PRO TIP: if you plan on buying a hardware wallet like a Nano Ledger S, NEVER buy a second-hand one, only buy from the official Nano Ledger S supplier. There has been a reported incident of a second-hand hardware wallet being used to steal someone’s coins from their wallet.
Glossary of Crypto Lingo
Everyone knows that to be a pro trader, you must talk like a pro trader. Also you need to know what the pro traders are talking about. Some of these terms are used in everyday speak too, and others are specific to trading.
1. Altcoin: usually used to describe any cryptocurrency that’s not Bitcoin. Sometimes, people use it to describe any coin that’s not Bitcoin, Ethereum, or Litecoin. Maybe even Ripple is included nowadays.
2. Dump: when a coin’s price starts to dip faster and harder than it’s done in the recent past.
3. FOMO: Fear of Missing Out — the act of buying in or wanting to buy in after a recent spike in price in hopes that the price hike is not over yet; i.e., having a fear of missing out on any potential profits that are left.
4. FUD: Fear, Uncertainty, and Doubt — used to describe inaccurate news or misinformation. It’s used subjectively, so people may start calling news FUD just because they don’t want to hear it, even if it’s true.
5. HODL: Hold On for Dear Life — the act of holding a coin for long-term investment, rather than short-term profits or selling immediately during a dump or dip in prices.
6. Moon — subjective description of when a coin begins to increase significantly in price in a short amount of time. Recent example includes Ripple in December, 2017.
7. Pump and Dump — an orchestrated, manipulative move conducted by whales or groups of people to buy a coin at a low price, artificially increase the price of said coin, and then proceed to sell all of that said coin at a higher price. This is a very slimy move in the crypto world, although I hate to say that it’s seen more often than we’d like. Pump and dumps are only designed for a few people to truly win, while everyone else rides a high risk of losing money. I never recommend trying to jump in on a Pump and Dump.

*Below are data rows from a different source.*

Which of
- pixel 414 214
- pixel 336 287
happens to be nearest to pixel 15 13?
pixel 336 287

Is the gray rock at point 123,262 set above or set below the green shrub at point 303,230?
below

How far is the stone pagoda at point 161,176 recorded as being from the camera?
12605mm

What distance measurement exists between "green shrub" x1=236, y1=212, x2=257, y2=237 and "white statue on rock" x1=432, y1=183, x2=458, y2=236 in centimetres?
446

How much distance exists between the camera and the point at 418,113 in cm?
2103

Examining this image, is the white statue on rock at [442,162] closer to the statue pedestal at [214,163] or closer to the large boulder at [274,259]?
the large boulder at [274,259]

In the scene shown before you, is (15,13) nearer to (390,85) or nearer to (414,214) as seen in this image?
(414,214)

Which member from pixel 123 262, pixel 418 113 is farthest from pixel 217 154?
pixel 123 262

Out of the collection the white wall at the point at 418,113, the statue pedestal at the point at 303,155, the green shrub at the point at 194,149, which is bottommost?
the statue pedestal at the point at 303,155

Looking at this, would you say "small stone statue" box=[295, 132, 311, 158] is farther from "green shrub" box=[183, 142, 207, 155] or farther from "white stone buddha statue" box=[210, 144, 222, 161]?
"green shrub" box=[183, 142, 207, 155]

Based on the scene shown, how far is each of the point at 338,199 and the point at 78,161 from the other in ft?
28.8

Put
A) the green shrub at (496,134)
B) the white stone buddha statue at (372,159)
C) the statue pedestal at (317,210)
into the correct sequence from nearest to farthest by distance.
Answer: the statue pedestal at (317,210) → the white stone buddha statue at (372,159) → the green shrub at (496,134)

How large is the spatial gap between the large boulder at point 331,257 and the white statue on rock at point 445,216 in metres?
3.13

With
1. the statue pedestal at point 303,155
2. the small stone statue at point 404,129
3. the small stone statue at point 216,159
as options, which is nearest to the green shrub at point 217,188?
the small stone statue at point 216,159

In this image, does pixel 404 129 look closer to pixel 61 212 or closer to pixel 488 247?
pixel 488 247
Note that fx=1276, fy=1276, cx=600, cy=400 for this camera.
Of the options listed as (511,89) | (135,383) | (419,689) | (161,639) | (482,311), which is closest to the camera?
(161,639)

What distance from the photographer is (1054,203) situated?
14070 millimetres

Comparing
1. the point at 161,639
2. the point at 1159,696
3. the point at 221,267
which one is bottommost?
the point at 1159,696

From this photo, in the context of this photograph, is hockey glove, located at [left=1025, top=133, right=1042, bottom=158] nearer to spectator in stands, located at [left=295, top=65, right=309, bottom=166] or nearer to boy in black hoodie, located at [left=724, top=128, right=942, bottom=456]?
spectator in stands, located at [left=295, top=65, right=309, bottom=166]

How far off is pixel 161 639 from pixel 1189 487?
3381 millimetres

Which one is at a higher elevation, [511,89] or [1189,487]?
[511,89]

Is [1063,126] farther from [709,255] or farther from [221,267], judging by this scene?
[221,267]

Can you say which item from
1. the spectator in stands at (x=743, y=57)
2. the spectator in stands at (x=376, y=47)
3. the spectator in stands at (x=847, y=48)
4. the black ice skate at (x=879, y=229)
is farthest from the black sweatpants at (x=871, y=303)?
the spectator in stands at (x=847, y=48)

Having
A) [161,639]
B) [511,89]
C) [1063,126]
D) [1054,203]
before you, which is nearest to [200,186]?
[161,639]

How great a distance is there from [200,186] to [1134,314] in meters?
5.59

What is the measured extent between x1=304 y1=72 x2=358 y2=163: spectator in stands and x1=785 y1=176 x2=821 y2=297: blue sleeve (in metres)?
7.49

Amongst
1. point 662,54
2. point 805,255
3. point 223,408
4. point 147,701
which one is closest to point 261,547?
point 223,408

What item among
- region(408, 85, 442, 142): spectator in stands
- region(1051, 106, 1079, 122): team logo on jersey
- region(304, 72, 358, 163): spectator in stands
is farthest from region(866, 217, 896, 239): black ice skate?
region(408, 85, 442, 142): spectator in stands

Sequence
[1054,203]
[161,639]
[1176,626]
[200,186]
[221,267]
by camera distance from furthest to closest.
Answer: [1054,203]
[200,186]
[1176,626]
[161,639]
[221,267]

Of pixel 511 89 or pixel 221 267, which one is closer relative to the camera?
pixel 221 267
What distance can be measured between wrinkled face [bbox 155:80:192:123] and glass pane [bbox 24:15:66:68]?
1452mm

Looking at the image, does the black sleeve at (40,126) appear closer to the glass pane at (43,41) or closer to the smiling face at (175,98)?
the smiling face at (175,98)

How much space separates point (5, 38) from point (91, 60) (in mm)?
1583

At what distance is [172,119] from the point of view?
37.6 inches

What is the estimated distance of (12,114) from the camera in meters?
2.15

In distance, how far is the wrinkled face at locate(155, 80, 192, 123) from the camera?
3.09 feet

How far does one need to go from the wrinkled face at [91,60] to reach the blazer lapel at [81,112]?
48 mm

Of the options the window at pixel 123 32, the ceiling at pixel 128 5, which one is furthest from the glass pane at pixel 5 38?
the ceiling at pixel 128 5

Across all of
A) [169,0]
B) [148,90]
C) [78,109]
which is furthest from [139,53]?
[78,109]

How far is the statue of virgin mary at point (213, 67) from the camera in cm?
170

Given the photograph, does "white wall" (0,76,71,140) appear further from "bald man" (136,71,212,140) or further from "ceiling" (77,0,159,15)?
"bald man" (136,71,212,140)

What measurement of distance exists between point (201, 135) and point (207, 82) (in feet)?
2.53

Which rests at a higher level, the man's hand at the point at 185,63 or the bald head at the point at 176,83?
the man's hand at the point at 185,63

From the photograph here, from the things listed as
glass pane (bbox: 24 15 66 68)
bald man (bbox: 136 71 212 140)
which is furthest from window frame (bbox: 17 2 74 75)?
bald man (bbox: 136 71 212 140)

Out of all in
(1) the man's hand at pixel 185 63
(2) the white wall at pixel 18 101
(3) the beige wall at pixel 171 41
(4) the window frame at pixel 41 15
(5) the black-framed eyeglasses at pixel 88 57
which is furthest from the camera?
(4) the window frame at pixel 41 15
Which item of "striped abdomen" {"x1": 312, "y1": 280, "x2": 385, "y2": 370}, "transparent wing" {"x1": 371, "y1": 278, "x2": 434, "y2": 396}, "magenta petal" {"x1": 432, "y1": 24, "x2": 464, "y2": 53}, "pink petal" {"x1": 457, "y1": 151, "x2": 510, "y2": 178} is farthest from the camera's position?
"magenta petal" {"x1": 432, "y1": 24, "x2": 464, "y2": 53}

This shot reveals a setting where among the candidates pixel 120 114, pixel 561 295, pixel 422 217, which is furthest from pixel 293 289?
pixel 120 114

8. Satoshis (sats) — one Satoshi is equal to 0.00000001 Bitcoin, which is the smallest number of Bitcoin that you can have. Think of Satoshis as the Pennies of the crypto world. A few reasons why people measure coins in Satoshis rather than dollars or cents: 1) some coins (take Dogecoin as an example) are well beneath the cost of a penny because they might be worth just .00000001 BTC. So even when they double in value to .00000002 BTC, it’s still one penny in the fiat world. 2) when a coin is .00000001 BTC, it’s easier to say 1 sat than to type out 0.00000001 BTC.
9. Shitcoin — subjective speak to describe a coin that the speaker thinks has no future or adds any value to the world or crypto or the world in general.
10. TA: Technical Analysis — the practice of examining trade patterns through candlestick charts and other forms of orderbook analysis to attempt to derive a prediction of trade prices and find opportunities to invest.
I hope this tutorial has covered everything you need to get your feet wet with trading cryptocurrencies, both the major ones and the smaller ones.